10. What inference the Income-tax Officer drew either in 1946 or in 1949 from the facts placed before him by the assessee was not what the assessee himself represented. That distinction was obviously lost sight of by the Tribunal when it recorded:
At the time of the original assessment one representation was made to the Income-tax Officer? which however was subsequently found to be definitely incorrect.
The information that the assessee did not pay the Travancore State was no doubt available to the Income-tax Officer, but that by itself did not lead to any discovery, that by a representation which the Income-tax Officer believed to be true while the assessee knew it was not true, the assessee obtained a relief to which he was not entitled.
11. The assessee, it should be remembered, maintained his accounts on the mercantile basis. An ascertained liability with a corresponding entry in his accounts would have been sufficient. The Assistant Commissioner was aware of this position. In his order on appeal he pointed out:
Therefore, definitely ascertained liability did exist in respect of excise duty payable to Travancore Government though such a liability was not discharged either during the previous year or up to this date. No entries were, however, made by the appellants in their books creating any such liability for excise duty payable to the Travancore State.
That there was no specific entry for Rs. 29,748 in the assessee's accounts in the accounting year was not the basis, on which this sum was subsequently assessed in proceedings under Section 34 of the Income-tax Act and Section 15 of the Excess Profits Tax Act.
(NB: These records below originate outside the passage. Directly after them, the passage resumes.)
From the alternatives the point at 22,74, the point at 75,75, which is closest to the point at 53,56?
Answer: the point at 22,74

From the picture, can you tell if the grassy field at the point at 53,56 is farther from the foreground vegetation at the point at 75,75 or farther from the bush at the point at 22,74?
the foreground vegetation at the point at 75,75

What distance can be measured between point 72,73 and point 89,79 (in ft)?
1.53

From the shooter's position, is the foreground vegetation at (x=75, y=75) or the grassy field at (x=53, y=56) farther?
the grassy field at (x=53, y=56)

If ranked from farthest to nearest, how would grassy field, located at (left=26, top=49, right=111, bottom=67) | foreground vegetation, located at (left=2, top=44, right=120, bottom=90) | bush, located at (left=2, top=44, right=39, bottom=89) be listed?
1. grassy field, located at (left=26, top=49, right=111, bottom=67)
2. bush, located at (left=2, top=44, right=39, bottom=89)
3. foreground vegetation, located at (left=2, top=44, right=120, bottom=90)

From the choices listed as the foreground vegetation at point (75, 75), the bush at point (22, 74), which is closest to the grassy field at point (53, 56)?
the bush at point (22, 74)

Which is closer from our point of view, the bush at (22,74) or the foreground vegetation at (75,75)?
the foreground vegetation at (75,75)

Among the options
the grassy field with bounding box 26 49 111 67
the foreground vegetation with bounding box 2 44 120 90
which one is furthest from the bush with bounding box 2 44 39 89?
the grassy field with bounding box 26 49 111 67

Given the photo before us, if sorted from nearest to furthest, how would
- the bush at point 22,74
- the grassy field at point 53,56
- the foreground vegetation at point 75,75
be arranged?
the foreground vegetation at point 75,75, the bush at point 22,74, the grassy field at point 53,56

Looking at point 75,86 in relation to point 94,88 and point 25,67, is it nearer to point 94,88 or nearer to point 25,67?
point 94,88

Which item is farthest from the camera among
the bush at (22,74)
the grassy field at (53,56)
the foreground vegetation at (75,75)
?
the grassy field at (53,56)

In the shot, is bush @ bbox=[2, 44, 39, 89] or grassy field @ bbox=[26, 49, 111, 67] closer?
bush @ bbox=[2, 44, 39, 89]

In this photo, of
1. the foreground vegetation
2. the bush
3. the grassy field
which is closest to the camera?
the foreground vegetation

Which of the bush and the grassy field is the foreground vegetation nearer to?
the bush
Whether with the mercantile system of account adopted by the assessee, the authorities and the Tribunal were right or not in disallowing the relief claimed on the basis of an ascertained liability of Rs. 40,174, which was also discharged, does not arise for consideration now. Apparently, the Income-tax Officer treated Rs. 29,748 as included in the sum of Rs. 40,174, with which the assessee had debited himself when the Income-tax Officer granted the relief to the assessee in 1946. Had the assessee closed the entry of Rs. 40,174 in the year of account and debited himself only with Rs. 29,748, the fact that he did not pay the amount in the succeeding year would not have justified recourse to Section 34 of the Income-tax Act. That no such especific entry was insisted upon when the relief was granted in 1946 did not really alter the position in 1949.
12. The Tribunal really proceeded on the assumption, that the assessee had obtained relief in 1946 on a representation which was not true. For that there was no basis in the records before the Tribunal. An ascertained liability is still there. It is still legally enforceable against the assessee. That the assesee avowed his intention in the proceedings before the Tribunal not to discharge that ascertained liability will not alter his legal liability to the Travancore State nor affect his legal rights under the Income-tax Act and the Excess Profits Tax Act. It is Section 10(2)(a) of the Income-tax Act that would apply, when the required conditions are satisfied.
13. Our answer to the first question is in the negative and in favour of the assessee. In view of that answer to question 1, question 2 does not call for an answer. Should, however, an aswer to question 2 be necessary, we would be of the view, that independently of our answer to question 1, the answer to question 2 should be in the negative and in favour of the assessee.
14. Since the assessee has succeeded, he will be entitled to the costs of this reference. 'Counsel's fee Rs. 250.